| EXERCICES PROPOSÉS |
1. Reproduisez fidèlement le passage de l'extrait de Fontenelle qui commence par « Introduction » et se poursuit jusqu'à « de Louis XIV. ».
2. Présentez sous forme de tableau Markdown, avec les colonnes « Rang » et « Contenu », les seules lignes des enregistrements allant de la ligne qui contient « Just looking at » jusqu'à celle qui contient « Answer: [316,338] < », ces deux lignes comprises. Omettez les lignes vides.

--- EXTRAIT DE RÉFÉRENCE ---

Fontenelle, Entretiens sur la Pluralité des Mondes. Troisième soir (explication linéaire)
Extrait étudié
J’ai bien des nouvelles à vous apprendre, lui dis-je ; la lune que je vous disais hier, qui selon toutes les apparences était habitée, pourrait bien ne l’être point ; j’ai pensé à une chose qui met ses habitants en péril. Je ne souffrirai point cela, répondit-elle. Hier vous m’aviez préparée à voir ces gens-là venir ici au premier jour, et aujourd’hui ils ne seraient même pas au monde ? Vous ne vous jouerez point ainsi de moi, vous m’avez fait croire les habitants de la lune, j’ai surmonté la peine que j’y avais, je les croirai.
Vous allez bien vite, repris-je, il faut ne donner que la moitié de son esprit aux choses de cette espèce que l’on croit, et en réserver une autre moitié libre, où le contraire puisse être admis, s’il en est besoin. Je ne me paie point de sentences, répliqua-t-elle, allons au fait. Ne faut-il pas raisonner de la lune comme de Saint-Denis ? Non, répondis-je, la lune ne ressemble pas autant à la terre que Saint-Denis ressemble à Paris. Le soleil élève de la terre et des eaux des exhalaisons et des vapeurs qui, montant en l’air jusqu’à quelque hauteur, s’y assemblent, et forment les nuages. Ces nuages suspendus voltigent irrégulièrement autour de notre globe, et ombragent tantôt un pays, tantôt un autre. Qui verrait la Terre de loin remarquerait souvent quelques changements sur sa surface, parce qu’un grand pays couvert par des nuages serait un endroit obscur, et deviendrait plus lumineux dès qu’il serait découvert. On verrait des tâches qui changeraient de place, ou s’assembleraient diversement, ou disparaîtraient tout à fait. On verrait donc aussi ces mêmes changements sur la surface de la lune, si elle avait des nuages autour d’elle ; mais tout au contraire, toutes ses tâches sont fixes, ses endroits lumineux le sont toujours, et voilà le malheur.
Introduction
Accroche
• Le XVIIème siècle prépare déjà les réflexions critiques des Lumières, avec Cyrano de Bergerac, Descartes, Bayle, et surtout Fontenelle, des penseurs qui allient philosophie, littérature et sciences.
• Diderot dans son article « Encyclopédie » reconnaît ainsi leur apport :
Nous avons eu, s’il est permis de s’exprimer ainsi, des contemporains sous le siècle de Louis XIV.
Diderot, Article Encyclopédie, 1751.
Situation
• Fontenelle publie en 1687 Les Entretiens sur La Pluralité des Mondes, considéré comme le premier ouvrage de vulgarisation scientifique sur l’astronomie !
• Sous une forme dialoguée et galante, un philosophe, pendant six soirées de promenades nocturnes, initie de manière ludique une marquise à l’astronomie et à la science.

--- ENREGISTREMENTS FOURNIS ---

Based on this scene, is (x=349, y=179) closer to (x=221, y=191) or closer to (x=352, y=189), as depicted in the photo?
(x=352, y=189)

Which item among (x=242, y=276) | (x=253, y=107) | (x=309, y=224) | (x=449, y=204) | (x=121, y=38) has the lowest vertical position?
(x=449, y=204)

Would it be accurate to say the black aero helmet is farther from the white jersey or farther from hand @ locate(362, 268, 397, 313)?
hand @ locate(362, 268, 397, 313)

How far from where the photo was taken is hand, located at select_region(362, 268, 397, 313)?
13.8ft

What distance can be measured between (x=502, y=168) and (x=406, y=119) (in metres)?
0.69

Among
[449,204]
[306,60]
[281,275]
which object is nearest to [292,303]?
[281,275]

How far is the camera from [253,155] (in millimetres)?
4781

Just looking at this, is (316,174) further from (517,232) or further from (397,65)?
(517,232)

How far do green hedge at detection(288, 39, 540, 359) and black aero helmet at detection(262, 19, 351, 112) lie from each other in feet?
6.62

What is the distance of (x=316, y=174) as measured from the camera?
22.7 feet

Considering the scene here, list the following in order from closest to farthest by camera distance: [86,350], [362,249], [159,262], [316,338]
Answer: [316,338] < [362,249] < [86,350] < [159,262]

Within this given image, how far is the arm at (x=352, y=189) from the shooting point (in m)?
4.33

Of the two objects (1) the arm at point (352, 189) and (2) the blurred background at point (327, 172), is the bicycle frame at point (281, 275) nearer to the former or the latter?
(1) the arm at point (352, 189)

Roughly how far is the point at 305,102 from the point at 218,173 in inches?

---
--- ENREGISTREMENTS FOURNIS ---

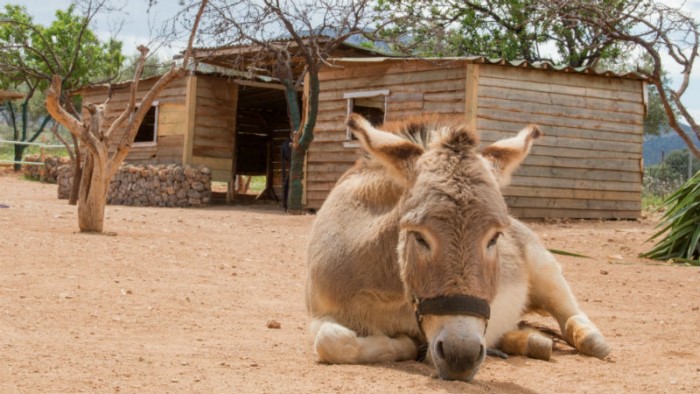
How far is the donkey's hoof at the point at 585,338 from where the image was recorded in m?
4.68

---

| RÉPONSES ATTENDUES |
1.
Introduction
Accroche
• Le XVIIème siècle prépare déjà les réflexions critiques des Lumières, avec Cyrano de Bergerac, Descartes, Bayle, et surtout Fontenelle, des penseurs qui allient philosophie, littérature et sciences.
• Diderot dans son article « Encyclopédie » reconnaît ainsi leur apport :
Nous avons eu, s’il est permis de s’exprimer ainsi, des contemporains sous le siècle de Louis XIV.

2.
| Rang | Contenu |
|---|---|
| 1 | Just looking at this, is (316,174) further from (517,232) or further from (397,65)? |
| 2 | (517,232) |
| 3 | How far do green hedge at detection(288, 39, 540, 359) and black aero helmet at detection(262, 19, 351, 112) lie from each other in feet? |
| 4 | 6.62 |
| 5 | What is the distance of (x=316, y=174) as measured from the camera? |
| 6 | 22.7 feet |
| 7 | Considering the scene here, list the following in order from closest to farthest by camera distance: [86,350], [362,249], [159,262], [316,338] |
| 8 | Answer: [316,338] < [362,249] < [86,350] < [159,262] |